## Instruction
Give the homily text again, starting at "Homily by His" and ending at "sisters, dear brothers!", and change "Homily" to "Sermon".

## Text segment

Showing posts with label Joachim Cardinal Meisner. Show all posts
Showing posts with label Joachim Cardinal Meisner. Show all posts

Wednesday, 12 September 2018

Homily by His Eminence Joachim Cardinal Meisner, Archbishop Emeritus of Cologne (in English)


 This text was copied from https://www.de-vrouwe.info/



May 21, 2016


Dear sisters, dear brothers!

One of the most used and most often misused words is love. Love seeks proximity to man, not with noble or academic distance, but rather love wants to be in the middle, between men. In Latin, to be between is “inter-esse”, or interest. Interest is therefore another word for love. The Word of God, the Eternal Son, went forth from the blessed communion of the Most Holy Trinity and has dwelt among us in the world. This is because God has a burning interest in us. The first and most important coworker in this going-forth was Mary. Since God is love, God truly took Mary into the middle of this act and interested her in living between heaven and earth. As we profess in the Creed, the Word was made flesh by the Holy Spirit through Mary, the virgin. God is so interested in man that He has taken Mary into His interest. She answered, “I am the handmaid of the Lord” (Lk 1:38). In the parable of the good Samaritan, Mary becomes visible in the form of this merciful man. There, the priest and the Levite pass by the man who has been attacked by robbers. They had no interest in him. Yet the Samaritan stopped. He bent down to the one who had been robbed and poured oil upon his wounds because that person was interesting to him. In Mary, God also gave such a merciful Samaritan to the world. She stops and bends down to pour oil on the wounds of everyone who has been attacked by robbers.

## Data provided
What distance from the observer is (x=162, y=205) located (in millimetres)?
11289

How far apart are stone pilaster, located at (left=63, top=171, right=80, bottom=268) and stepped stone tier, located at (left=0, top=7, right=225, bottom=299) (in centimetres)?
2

## Response
Sermon by His Eminence Joachim Cardinal Meisner, Archbishop Emeritus of Cologne (in English)


 This text was copied from https://www.de-vrouwe.info/



May 21, 2016


Dear sisters, dear brothers!